BEGIN DATA PROVIDED
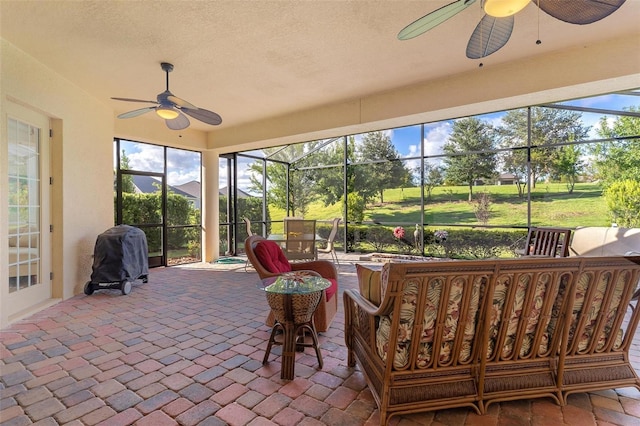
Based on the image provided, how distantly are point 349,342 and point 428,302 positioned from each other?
0.95 metres

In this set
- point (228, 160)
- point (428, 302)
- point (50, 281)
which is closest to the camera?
point (428, 302)

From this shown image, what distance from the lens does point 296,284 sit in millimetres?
2443

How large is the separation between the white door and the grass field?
6617mm

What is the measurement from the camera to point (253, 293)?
4.54 m

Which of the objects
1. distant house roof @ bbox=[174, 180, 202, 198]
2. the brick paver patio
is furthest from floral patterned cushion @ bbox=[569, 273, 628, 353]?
distant house roof @ bbox=[174, 180, 202, 198]

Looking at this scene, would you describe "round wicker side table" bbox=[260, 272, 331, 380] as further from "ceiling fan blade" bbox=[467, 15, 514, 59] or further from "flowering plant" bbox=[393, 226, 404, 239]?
"flowering plant" bbox=[393, 226, 404, 239]

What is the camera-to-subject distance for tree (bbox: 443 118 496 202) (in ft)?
22.7

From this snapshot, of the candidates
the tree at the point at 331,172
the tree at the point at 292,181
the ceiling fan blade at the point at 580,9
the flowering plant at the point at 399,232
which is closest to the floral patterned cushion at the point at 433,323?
the ceiling fan blade at the point at 580,9

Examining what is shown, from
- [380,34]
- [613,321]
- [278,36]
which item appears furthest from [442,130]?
[613,321]

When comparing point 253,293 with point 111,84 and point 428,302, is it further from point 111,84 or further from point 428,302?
point 111,84

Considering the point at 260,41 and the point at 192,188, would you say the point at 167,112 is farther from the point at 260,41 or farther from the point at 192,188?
the point at 192,188

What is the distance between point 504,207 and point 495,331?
18.8ft

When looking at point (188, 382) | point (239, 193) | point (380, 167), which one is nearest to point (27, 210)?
point (188, 382)

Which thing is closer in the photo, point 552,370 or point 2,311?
point 552,370
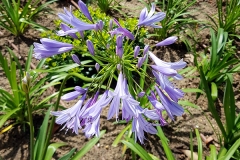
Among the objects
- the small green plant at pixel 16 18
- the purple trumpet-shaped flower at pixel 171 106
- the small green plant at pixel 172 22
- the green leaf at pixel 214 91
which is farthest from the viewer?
the small green plant at pixel 172 22

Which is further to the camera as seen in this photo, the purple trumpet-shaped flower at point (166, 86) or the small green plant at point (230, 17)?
the small green plant at point (230, 17)

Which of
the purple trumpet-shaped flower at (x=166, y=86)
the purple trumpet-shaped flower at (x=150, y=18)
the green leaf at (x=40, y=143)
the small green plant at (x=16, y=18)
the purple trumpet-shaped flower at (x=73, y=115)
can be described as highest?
the purple trumpet-shaped flower at (x=150, y=18)

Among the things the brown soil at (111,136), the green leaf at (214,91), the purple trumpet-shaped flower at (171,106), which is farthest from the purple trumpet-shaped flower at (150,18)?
the green leaf at (214,91)

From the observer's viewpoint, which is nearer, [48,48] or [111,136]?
[48,48]

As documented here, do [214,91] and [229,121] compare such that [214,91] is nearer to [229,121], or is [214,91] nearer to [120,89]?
[229,121]

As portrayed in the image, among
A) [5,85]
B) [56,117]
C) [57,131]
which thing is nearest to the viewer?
[56,117]

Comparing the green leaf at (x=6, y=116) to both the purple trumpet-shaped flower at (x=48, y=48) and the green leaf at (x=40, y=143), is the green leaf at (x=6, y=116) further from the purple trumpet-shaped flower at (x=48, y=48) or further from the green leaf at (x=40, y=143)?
the purple trumpet-shaped flower at (x=48, y=48)

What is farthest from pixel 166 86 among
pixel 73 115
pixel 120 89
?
pixel 73 115

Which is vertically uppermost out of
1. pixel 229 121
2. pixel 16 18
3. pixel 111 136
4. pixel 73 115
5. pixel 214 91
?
pixel 16 18

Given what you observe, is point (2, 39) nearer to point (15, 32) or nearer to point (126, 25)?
point (15, 32)

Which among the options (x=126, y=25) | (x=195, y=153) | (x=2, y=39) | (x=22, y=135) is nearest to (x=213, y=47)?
(x=126, y=25)

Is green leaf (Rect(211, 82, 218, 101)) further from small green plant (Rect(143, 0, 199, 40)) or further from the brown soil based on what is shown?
small green plant (Rect(143, 0, 199, 40))
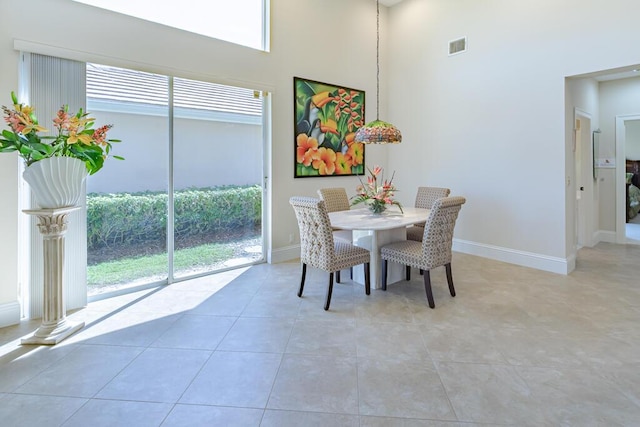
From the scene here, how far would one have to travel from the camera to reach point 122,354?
245 cm

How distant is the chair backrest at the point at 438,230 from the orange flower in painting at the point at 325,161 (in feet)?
7.88

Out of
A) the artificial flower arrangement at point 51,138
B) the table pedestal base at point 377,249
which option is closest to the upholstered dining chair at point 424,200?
the table pedestal base at point 377,249

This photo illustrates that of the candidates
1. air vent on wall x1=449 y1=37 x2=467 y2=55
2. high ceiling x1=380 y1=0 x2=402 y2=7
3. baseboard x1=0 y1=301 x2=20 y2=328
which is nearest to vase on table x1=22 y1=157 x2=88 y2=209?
baseboard x1=0 y1=301 x2=20 y2=328

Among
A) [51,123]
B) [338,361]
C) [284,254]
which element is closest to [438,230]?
[338,361]

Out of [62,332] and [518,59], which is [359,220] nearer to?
[62,332]

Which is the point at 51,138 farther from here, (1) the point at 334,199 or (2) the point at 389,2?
(2) the point at 389,2

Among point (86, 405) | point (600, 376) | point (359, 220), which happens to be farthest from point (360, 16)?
point (86, 405)

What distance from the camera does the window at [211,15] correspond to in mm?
3627

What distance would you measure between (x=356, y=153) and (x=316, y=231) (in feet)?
9.28

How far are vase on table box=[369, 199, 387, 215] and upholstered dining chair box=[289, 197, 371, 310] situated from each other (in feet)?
2.02

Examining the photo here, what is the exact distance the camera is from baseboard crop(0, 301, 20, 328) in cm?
290

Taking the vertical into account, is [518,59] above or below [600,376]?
above

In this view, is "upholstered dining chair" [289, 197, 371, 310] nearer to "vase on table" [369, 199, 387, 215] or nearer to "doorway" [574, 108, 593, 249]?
"vase on table" [369, 199, 387, 215]

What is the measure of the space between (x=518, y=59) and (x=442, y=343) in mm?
3920
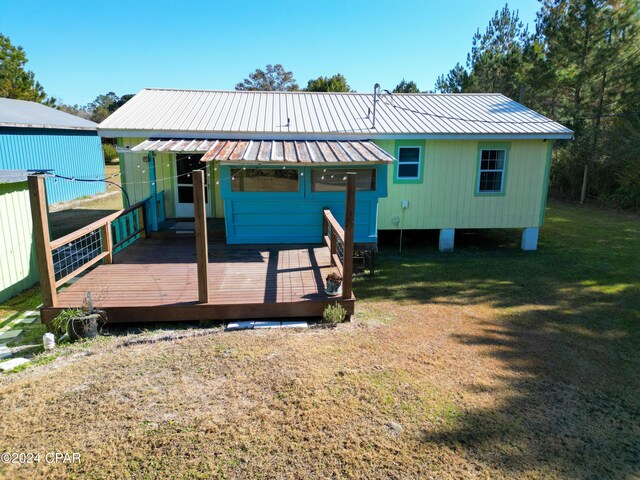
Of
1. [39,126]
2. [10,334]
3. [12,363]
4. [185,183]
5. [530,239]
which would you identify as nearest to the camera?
[12,363]

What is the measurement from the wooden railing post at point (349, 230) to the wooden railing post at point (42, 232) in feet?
11.6

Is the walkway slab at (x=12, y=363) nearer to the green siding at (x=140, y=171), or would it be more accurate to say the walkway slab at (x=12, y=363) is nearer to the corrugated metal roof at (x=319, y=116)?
the green siding at (x=140, y=171)

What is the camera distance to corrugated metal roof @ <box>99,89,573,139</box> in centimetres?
966

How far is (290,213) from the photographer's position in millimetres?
8570

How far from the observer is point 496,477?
297 centimetres

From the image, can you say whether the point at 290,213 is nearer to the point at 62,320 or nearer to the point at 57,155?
the point at 62,320

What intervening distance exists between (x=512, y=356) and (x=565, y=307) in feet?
8.82

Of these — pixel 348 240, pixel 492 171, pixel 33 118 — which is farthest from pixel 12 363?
pixel 33 118

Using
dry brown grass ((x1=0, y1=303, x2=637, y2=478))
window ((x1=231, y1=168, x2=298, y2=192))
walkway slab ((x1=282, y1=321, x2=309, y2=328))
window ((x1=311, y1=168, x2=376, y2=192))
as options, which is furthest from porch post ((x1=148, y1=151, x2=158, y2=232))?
walkway slab ((x1=282, y1=321, x2=309, y2=328))

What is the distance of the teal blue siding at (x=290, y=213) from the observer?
844 centimetres

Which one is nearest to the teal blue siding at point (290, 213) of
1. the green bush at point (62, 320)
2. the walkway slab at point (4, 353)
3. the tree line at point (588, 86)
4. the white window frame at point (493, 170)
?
the white window frame at point (493, 170)

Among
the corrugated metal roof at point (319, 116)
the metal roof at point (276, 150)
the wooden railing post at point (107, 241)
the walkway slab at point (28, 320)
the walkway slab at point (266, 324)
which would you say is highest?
the corrugated metal roof at point (319, 116)

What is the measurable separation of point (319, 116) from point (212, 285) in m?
6.32

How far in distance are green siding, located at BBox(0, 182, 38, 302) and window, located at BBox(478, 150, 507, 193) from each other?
32.1 ft
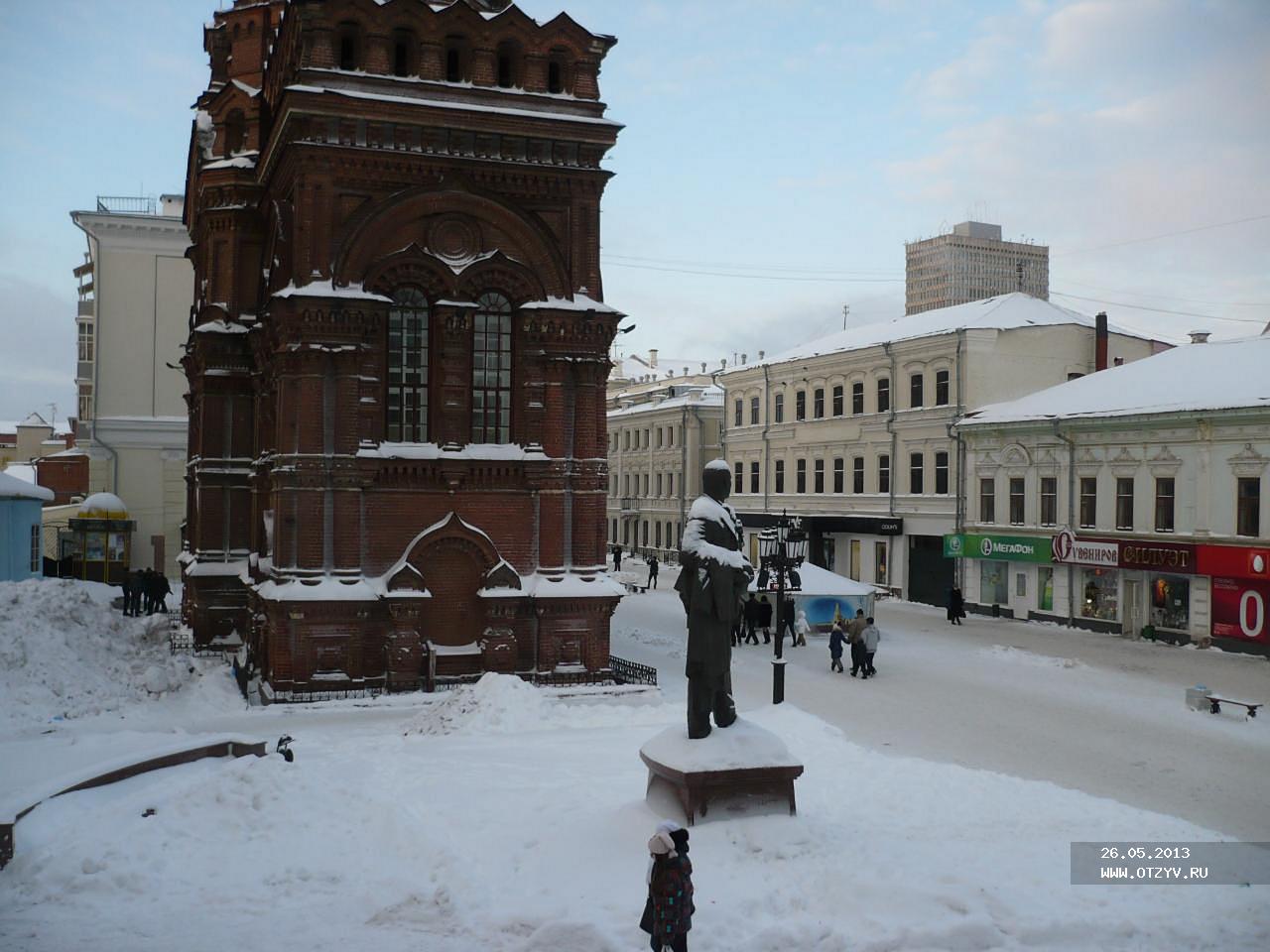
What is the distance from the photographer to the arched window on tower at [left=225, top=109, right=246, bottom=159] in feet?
91.0

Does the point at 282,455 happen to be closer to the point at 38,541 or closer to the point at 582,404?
the point at 582,404

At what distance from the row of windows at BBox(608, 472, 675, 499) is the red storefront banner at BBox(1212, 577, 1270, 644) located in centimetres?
3650

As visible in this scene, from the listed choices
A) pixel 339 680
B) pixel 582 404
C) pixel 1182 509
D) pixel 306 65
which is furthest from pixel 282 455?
pixel 1182 509

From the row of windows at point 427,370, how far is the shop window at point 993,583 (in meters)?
21.8

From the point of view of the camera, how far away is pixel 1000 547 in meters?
37.0

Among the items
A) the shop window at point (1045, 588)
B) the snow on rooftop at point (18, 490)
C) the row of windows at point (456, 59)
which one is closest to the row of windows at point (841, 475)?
the shop window at point (1045, 588)

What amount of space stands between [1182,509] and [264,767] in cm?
2681

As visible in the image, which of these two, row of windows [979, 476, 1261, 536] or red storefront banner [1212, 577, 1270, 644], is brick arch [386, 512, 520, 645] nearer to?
red storefront banner [1212, 577, 1270, 644]

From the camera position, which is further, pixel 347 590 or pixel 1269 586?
pixel 1269 586

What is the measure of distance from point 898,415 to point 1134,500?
12.1 metres

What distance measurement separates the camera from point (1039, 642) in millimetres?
30812

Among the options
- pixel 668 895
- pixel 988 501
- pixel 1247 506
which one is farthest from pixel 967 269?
pixel 668 895

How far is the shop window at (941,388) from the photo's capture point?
40906mm

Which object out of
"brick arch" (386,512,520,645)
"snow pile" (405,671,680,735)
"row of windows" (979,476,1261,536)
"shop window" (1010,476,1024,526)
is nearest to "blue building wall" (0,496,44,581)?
"brick arch" (386,512,520,645)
END DATA PROVIDED
* **PROBLEM DESCRIPTION**
Please render the lines from the one holding "Does the point" through the last line, inclusive, as a Markdown table with the columns Row and Line, leaving out blank lines.

* **COMPLETED TASK**
| Row | Line |
|---|---|
| 1 | Does the point at 282,455 happen to be closer to the point at 38,541 or closer to the point at 582,404? |
| 2 | the point at 582,404 |
| 3 | At what distance from the row of windows at BBox(608, 472, 675, 499) is the red storefront banner at BBox(1212, 577, 1270, 644) located in centimetres? |
| 4 | 3650 |
| 5 | As visible in this scene, from the listed choices |
| 6 | A) pixel 339 680 |
| 7 | B) pixel 582 404 |
| 8 | C) pixel 1182 509 |
| 9 | D) pixel 306 65 |
| 10 | which is furthest from pixel 282 455? |
| 11 | pixel 1182 509 |
| 12 | From the row of windows at point 427,370, how far is the shop window at point 993,583 (in meters)? |
| 13 | 21.8 |
| 14 | From the point of view of the camera, how far away is pixel 1000 547 in meters? |
| 15 | 37.0 |
| 16 | Among the items |
| 17 | A) the shop window at point (1045, 588) |
| 18 | B) the snow on rooftop at point (18, 490) |
| 19 | C) the row of windows at point (456, 59) |
| 20 | which one is closest to the row of windows at point (841, 475)? |
| 21 | the shop window at point (1045, 588) |
| 22 | What amount of space stands between [1182,509] and [264,767] in cm? |
| 23 | 2681 |
| 24 | As visible in the image, which of these two, row of windows [979, 476, 1261, 536] or red storefront banner [1212, 577, 1270, 644], is brick arch [386, 512, 520, 645] nearer to? |
| 25 | red storefront banner [1212, 577, 1270, 644] |
| 26 | From the camera position, which is further, pixel 347 590 or pixel 1269 586? |
| 27 | pixel 1269 586 |
| 28 | What is the measure of distance from point 898,415 to point 1134,500? |
| 29 | 12.1 metres |
| 30 | What distance measurement separates the camera from point (1039, 642) in millimetres? |
| 31 | 30812 |
| 32 | Among the options |
| 33 | - pixel 668 895 |
| 34 | - pixel 988 501 |
| 35 | - pixel 1247 506 |
| 36 | which one is farthest from pixel 967 269? |
| 37 | pixel 668 895 |
| 38 | How far is the shop window at (941,388) from the photo's capture point? |
| 39 | 40906mm |
| 40 | Which object out of |
| 41 | "brick arch" (386,512,520,645) |
| 42 | "snow pile" (405,671,680,735) |
| 43 | "row of windows" (979,476,1261,536) |
| 44 | "shop window" (1010,476,1024,526) |
| 45 | is nearest to "blue building wall" (0,496,44,581)? |
| 46 | "brick arch" (386,512,520,645) |